(What the exercise asks): Once you find the line containing "一键开关水，均匀不呛鼻" in the data below, copy it and each following line exactly, up to and including the line containing "符合人体工程学，匀速易控制", and nothing else.

(Data section):
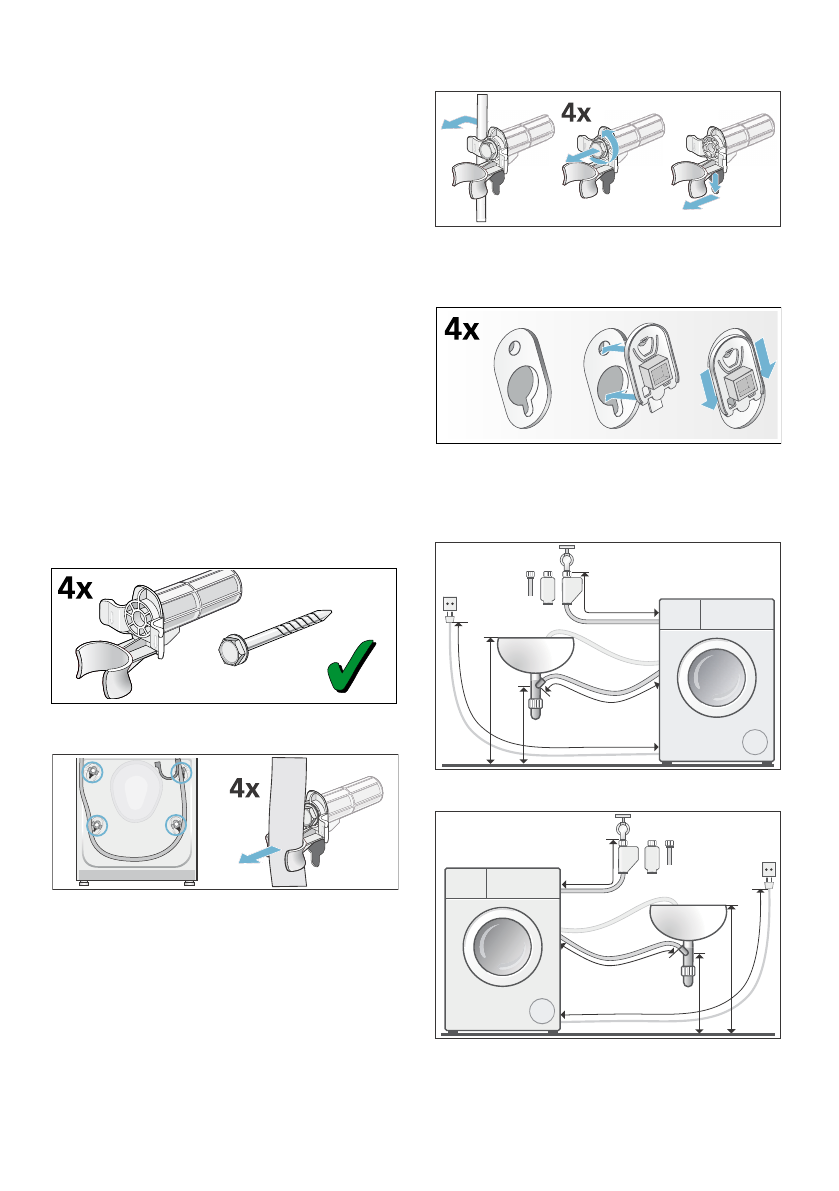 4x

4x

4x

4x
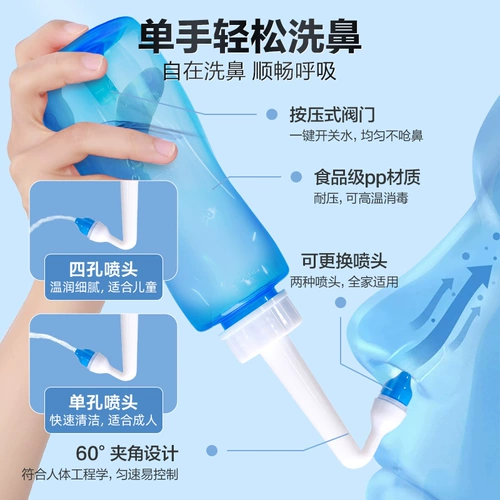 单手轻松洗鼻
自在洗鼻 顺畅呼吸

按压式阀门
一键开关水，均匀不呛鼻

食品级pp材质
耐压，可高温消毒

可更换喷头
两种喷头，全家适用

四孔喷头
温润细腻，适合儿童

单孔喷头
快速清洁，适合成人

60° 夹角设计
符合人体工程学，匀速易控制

---

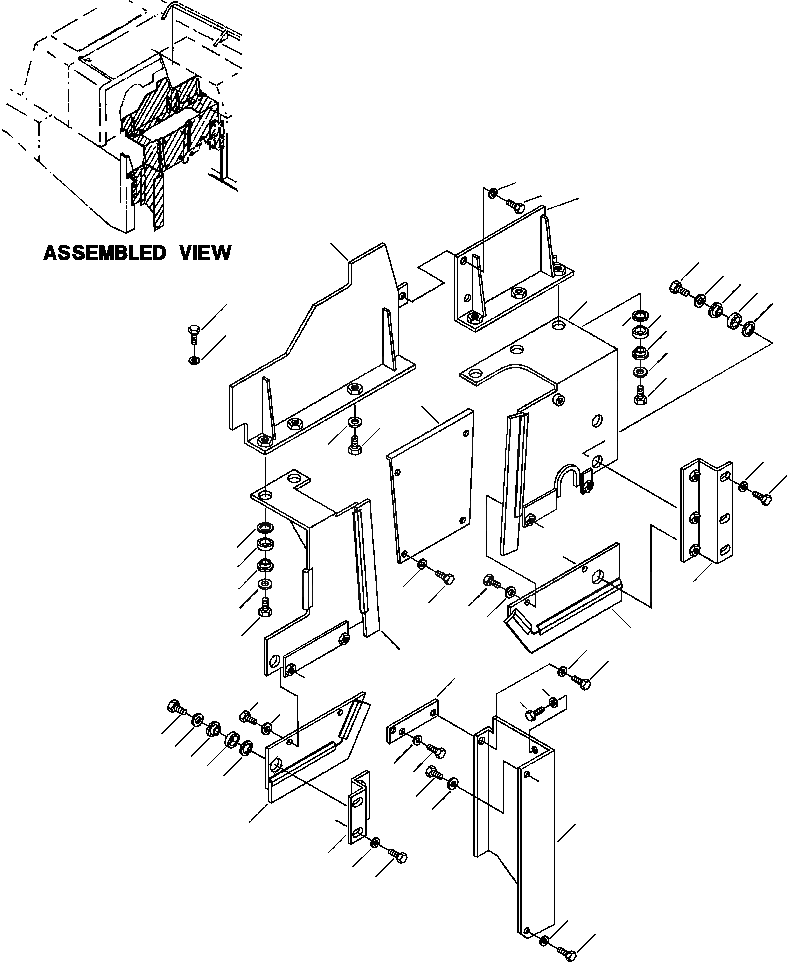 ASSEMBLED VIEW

(Answer area):
一键开关水，均匀不呛鼻

食品级pp材质
耐压，可高温消毒

可更换喷头
两种喷头，全家适用

四孔喷头
温润细腻，适合儿童

单孔喷头
快速清洁，适合成人

60° 夹角设计
符合人体工程学，匀速易控制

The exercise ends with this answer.